Source extract
+-------+

II. STATE STATUTE OF LIMITATIONS
Pack filed his charge with the EEOC asserting:
I believe the Company discriminated against me because of my race (Negro) by giving me a warning notice for an offense in which they have not give [sic] such notices to white employees *458and for intending to lay me off for the same offense.
This charge was later amended to read: “I believe that the Company discriminated against me because of my race by giving me a warning notice for an offense that Caucasian employees commit and are not given warning notices.” Youngblood’s charge was, “I believe the Company discharged me because of my race (Negro).” The EEOC’s investigation of these charges convinced it that a broad pattern of racial discrimination as charged in the complaint existed at Griffin Wheel.2
The district court ruled that the record did not establish sufficient undisputed facts which would entitle the defendants to summary judgment on either of the two additional grounds asserted by them (viz., that the issues presented in the complaint went beyond the permissible extension of the express matters embraced in the charges filed with the EEOC 3 and that res judicata barred the suit).
Our question narrows to whether the district court erred in granting summary judgment on the ground that the action was barred by the Alabama statute of limitations.4
The major case in this Circuit dealing with the limitation periods to be applied to actions brought under Title VII is United States v. Georgia Power Co., 474 F.2d 906 (5th Cir. 1973). Although that case was brought by the Attorney General under section 707 of Title VII as a “pattern or practice” suit and the case sub judiee was brought by the EEOC under section 706, we find Georgia Power helpful as we approach the question presented here.
Title VII is silent as to limitation periods. Section 706(g) does specify that “[b]ack pay liability shall not accrue from a date more than two years prior to the filing of a charge with the Commission.” But this is not a prescription as to when suits may be filed. Clearly, Congress simply meant to provide a maximum period during which an employer might be liable for back pay, but it did not thereby intend to modify applicable state statutes of limitations on the ability to bring suit.
Georgia Power dictates the answer to our question. There we said (474 F.2d at 906):
Where the government is suing to enforce rights belonging to it, state statutes of limitation are not applicable. See e. g., United States v. Thompson, 98 U.S. 486, 488 — 191, 25 L.Ed. 194 (1878) and United States v. Summerlin, 310 U.S. 414, 416-417, 60 S.Ct. 1019, 84 L.Ed. 1283 (1940). However, this principle is not apropos to the present back pay claims. Insofar as the pattern or practice suit constitutes a proper legal conduit for the recovery of sums due individual citizens rather than the treasury, it is a private and not a public action. Cf. United States v. Beebe, 127 U.S. 338, 346, 8 S.Ct. *4591083, 32 L.Ed. 121 (1888), and United States v. Smelser, 87 F.2d 799 (5th Cir. 1937). These personal claims are entitled to no superior status because they are here allowed to be asserted in the Attorney General’s suit as well as in the private class action.

+-------+

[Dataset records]
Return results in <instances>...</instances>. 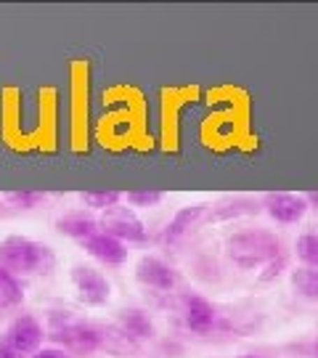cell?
Listing matches in <instances>:
<instances>
[{"label": "cell", "mask_w": 318, "mask_h": 358, "mask_svg": "<svg viewBox=\"0 0 318 358\" xmlns=\"http://www.w3.org/2000/svg\"><path fill=\"white\" fill-rule=\"evenodd\" d=\"M56 252L45 242L24 234H8L0 239V266L13 276H51L56 271Z\"/></svg>", "instance_id": "1"}, {"label": "cell", "mask_w": 318, "mask_h": 358, "mask_svg": "<svg viewBox=\"0 0 318 358\" xmlns=\"http://www.w3.org/2000/svg\"><path fill=\"white\" fill-rule=\"evenodd\" d=\"M45 337H51L56 348L66 350L72 358L93 356L103 345V334L85 319L75 316L72 310H53L48 316Z\"/></svg>", "instance_id": "2"}, {"label": "cell", "mask_w": 318, "mask_h": 358, "mask_svg": "<svg viewBox=\"0 0 318 358\" xmlns=\"http://www.w3.org/2000/svg\"><path fill=\"white\" fill-rule=\"evenodd\" d=\"M226 255L236 268L254 271L281 255V242L266 229H242L226 239Z\"/></svg>", "instance_id": "3"}, {"label": "cell", "mask_w": 318, "mask_h": 358, "mask_svg": "<svg viewBox=\"0 0 318 358\" xmlns=\"http://www.w3.org/2000/svg\"><path fill=\"white\" fill-rule=\"evenodd\" d=\"M69 282L75 289V300L85 308H99L106 306L112 297V284L103 276V271L88 263H77L69 271Z\"/></svg>", "instance_id": "4"}, {"label": "cell", "mask_w": 318, "mask_h": 358, "mask_svg": "<svg viewBox=\"0 0 318 358\" xmlns=\"http://www.w3.org/2000/svg\"><path fill=\"white\" fill-rule=\"evenodd\" d=\"M99 231L115 236V239H120L122 244L149 242V229H146V223L136 215L133 207L117 205V207H112V210L101 213V217H99Z\"/></svg>", "instance_id": "5"}, {"label": "cell", "mask_w": 318, "mask_h": 358, "mask_svg": "<svg viewBox=\"0 0 318 358\" xmlns=\"http://www.w3.org/2000/svg\"><path fill=\"white\" fill-rule=\"evenodd\" d=\"M6 343L24 358L35 356L45 343V327L32 313H19L6 332Z\"/></svg>", "instance_id": "6"}, {"label": "cell", "mask_w": 318, "mask_h": 358, "mask_svg": "<svg viewBox=\"0 0 318 358\" xmlns=\"http://www.w3.org/2000/svg\"><path fill=\"white\" fill-rule=\"evenodd\" d=\"M263 210L268 213L270 220H276L281 226H294L300 223L305 213L310 210L303 194L292 192H270L263 196Z\"/></svg>", "instance_id": "7"}, {"label": "cell", "mask_w": 318, "mask_h": 358, "mask_svg": "<svg viewBox=\"0 0 318 358\" xmlns=\"http://www.w3.org/2000/svg\"><path fill=\"white\" fill-rule=\"evenodd\" d=\"M136 282L143 284L146 289H154V292H170L178 282V273L162 257L143 255L136 263Z\"/></svg>", "instance_id": "8"}, {"label": "cell", "mask_w": 318, "mask_h": 358, "mask_svg": "<svg viewBox=\"0 0 318 358\" xmlns=\"http://www.w3.org/2000/svg\"><path fill=\"white\" fill-rule=\"evenodd\" d=\"M180 313H183V324L194 334H210L215 329L217 310L202 294H194V292L180 294Z\"/></svg>", "instance_id": "9"}, {"label": "cell", "mask_w": 318, "mask_h": 358, "mask_svg": "<svg viewBox=\"0 0 318 358\" xmlns=\"http://www.w3.org/2000/svg\"><path fill=\"white\" fill-rule=\"evenodd\" d=\"M82 250L88 252L93 260H99L101 266H109V268H120L127 263V244H122L120 239L109 236V234H93L88 242H82Z\"/></svg>", "instance_id": "10"}, {"label": "cell", "mask_w": 318, "mask_h": 358, "mask_svg": "<svg viewBox=\"0 0 318 358\" xmlns=\"http://www.w3.org/2000/svg\"><path fill=\"white\" fill-rule=\"evenodd\" d=\"M56 231L77 242H88L93 234H99V217H93L85 210H72L56 217Z\"/></svg>", "instance_id": "11"}, {"label": "cell", "mask_w": 318, "mask_h": 358, "mask_svg": "<svg viewBox=\"0 0 318 358\" xmlns=\"http://www.w3.org/2000/svg\"><path fill=\"white\" fill-rule=\"evenodd\" d=\"M207 210L210 205H189V207H180L178 213L173 215V220L165 226L162 231V242L165 244H175L178 239H183L196 223H202L207 217Z\"/></svg>", "instance_id": "12"}, {"label": "cell", "mask_w": 318, "mask_h": 358, "mask_svg": "<svg viewBox=\"0 0 318 358\" xmlns=\"http://www.w3.org/2000/svg\"><path fill=\"white\" fill-rule=\"evenodd\" d=\"M117 327H120V334H122V337L136 340V343H143V340H152L154 337L152 316H149L146 310H140V308H125V310H120Z\"/></svg>", "instance_id": "13"}, {"label": "cell", "mask_w": 318, "mask_h": 358, "mask_svg": "<svg viewBox=\"0 0 318 358\" xmlns=\"http://www.w3.org/2000/svg\"><path fill=\"white\" fill-rule=\"evenodd\" d=\"M257 202L250 196H229V199H220L215 205H210L207 217L204 220H212V223H226V220H239V217L257 215Z\"/></svg>", "instance_id": "14"}, {"label": "cell", "mask_w": 318, "mask_h": 358, "mask_svg": "<svg viewBox=\"0 0 318 358\" xmlns=\"http://www.w3.org/2000/svg\"><path fill=\"white\" fill-rule=\"evenodd\" d=\"M24 303V287L22 279L13 276L8 268L0 266V308H16Z\"/></svg>", "instance_id": "15"}, {"label": "cell", "mask_w": 318, "mask_h": 358, "mask_svg": "<svg viewBox=\"0 0 318 358\" xmlns=\"http://www.w3.org/2000/svg\"><path fill=\"white\" fill-rule=\"evenodd\" d=\"M289 282H292L294 292L303 294L305 300H318V268L300 266L289 273Z\"/></svg>", "instance_id": "16"}, {"label": "cell", "mask_w": 318, "mask_h": 358, "mask_svg": "<svg viewBox=\"0 0 318 358\" xmlns=\"http://www.w3.org/2000/svg\"><path fill=\"white\" fill-rule=\"evenodd\" d=\"M294 255L300 257V263L308 268H318V234L308 231L294 242Z\"/></svg>", "instance_id": "17"}, {"label": "cell", "mask_w": 318, "mask_h": 358, "mask_svg": "<svg viewBox=\"0 0 318 358\" xmlns=\"http://www.w3.org/2000/svg\"><path fill=\"white\" fill-rule=\"evenodd\" d=\"M122 194L120 192H82L80 194V202L85 205V210H96V213H106L112 207L120 205Z\"/></svg>", "instance_id": "18"}, {"label": "cell", "mask_w": 318, "mask_h": 358, "mask_svg": "<svg viewBox=\"0 0 318 358\" xmlns=\"http://www.w3.org/2000/svg\"><path fill=\"white\" fill-rule=\"evenodd\" d=\"M6 199H8L13 207H19V210H35V207L45 205L48 196L40 192H13V194H8Z\"/></svg>", "instance_id": "19"}, {"label": "cell", "mask_w": 318, "mask_h": 358, "mask_svg": "<svg viewBox=\"0 0 318 358\" xmlns=\"http://www.w3.org/2000/svg\"><path fill=\"white\" fill-rule=\"evenodd\" d=\"M162 199H165V194L157 192V189H146V192H127V205L130 207H143V210H149V207L159 205Z\"/></svg>", "instance_id": "20"}, {"label": "cell", "mask_w": 318, "mask_h": 358, "mask_svg": "<svg viewBox=\"0 0 318 358\" xmlns=\"http://www.w3.org/2000/svg\"><path fill=\"white\" fill-rule=\"evenodd\" d=\"M287 271V257L279 255V257H273V260H268L266 266H263V271H260V276H257V282L260 284H270V282H276L281 273Z\"/></svg>", "instance_id": "21"}, {"label": "cell", "mask_w": 318, "mask_h": 358, "mask_svg": "<svg viewBox=\"0 0 318 358\" xmlns=\"http://www.w3.org/2000/svg\"><path fill=\"white\" fill-rule=\"evenodd\" d=\"M29 358H72L66 350H62V348H56V345H51V348H40L35 356H29Z\"/></svg>", "instance_id": "22"}, {"label": "cell", "mask_w": 318, "mask_h": 358, "mask_svg": "<svg viewBox=\"0 0 318 358\" xmlns=\"http://www.w3.org/2000/svg\"><path fill=\"white\" fill-rule=\"evenodd\" d=\"M0 358H24L22 353H16L6 340H0Z\"/></svg>", "instance_id": "23"}, {"label": "cell", "mask_w": 318, "mask_h": 358, "mask_svg": "<svg viewBox=\"0 0 318 358\" xmlns=\"http://www.w3.org/2000/svg\"><path fill=\"white\" fill-rule=\"evenodd\" d=\"M305 202H308V207H313V210H318V192L305 194Z\"/></svg>", "instance_id": "24"}, {"label": "cell", "mask_w": 318, "mask_h": 358, "mask_svg": "<svg viewBox=\"0 0 318 358\" xmlns=\"http://www.w3.org/2000/svg\"><path fill=\"white\" fill-rule=\"evenodd\" d=\"M236 358H266V356H257V353H244V356H236Z\"/></svg>", "instance_id": "25"}, {"label": "cell", "mask_w": 318, "mask_h": 358, "mask_svg": "<svg viewBox=\"0 0 318 358\" xmlns=\"http://www.w3.org/2000/svg\"><path fill=\"white\" fill-rule=\"evenodd\" d=\"M316 358H318V345H316Z\"/></svg>", "instance_id": "26"}]
</instances>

+-------+

Rewrite the court opinion excerpt from "Our question narrows" to "question presented here.", substituting "leading" for "major".

Output for this exercise
Our question narrows to whether the district court erred in granting summary judgment on the ground that the action was barred by the Alabama statute of limitations.4
The leading case in this Circuit dealing with the limitation periods to be applied to actions brought under Title VII is United States v. Georgia Power Co., 474 F.2d 906 (5th Cir. 1973). Although that case was brought by the Attorney General under section 707 of Title VII as a “pattern or practice” suit and the case sub judiee was brought by the EEOC under section 706, we find Georgia Power helpful as we approach the question presented here.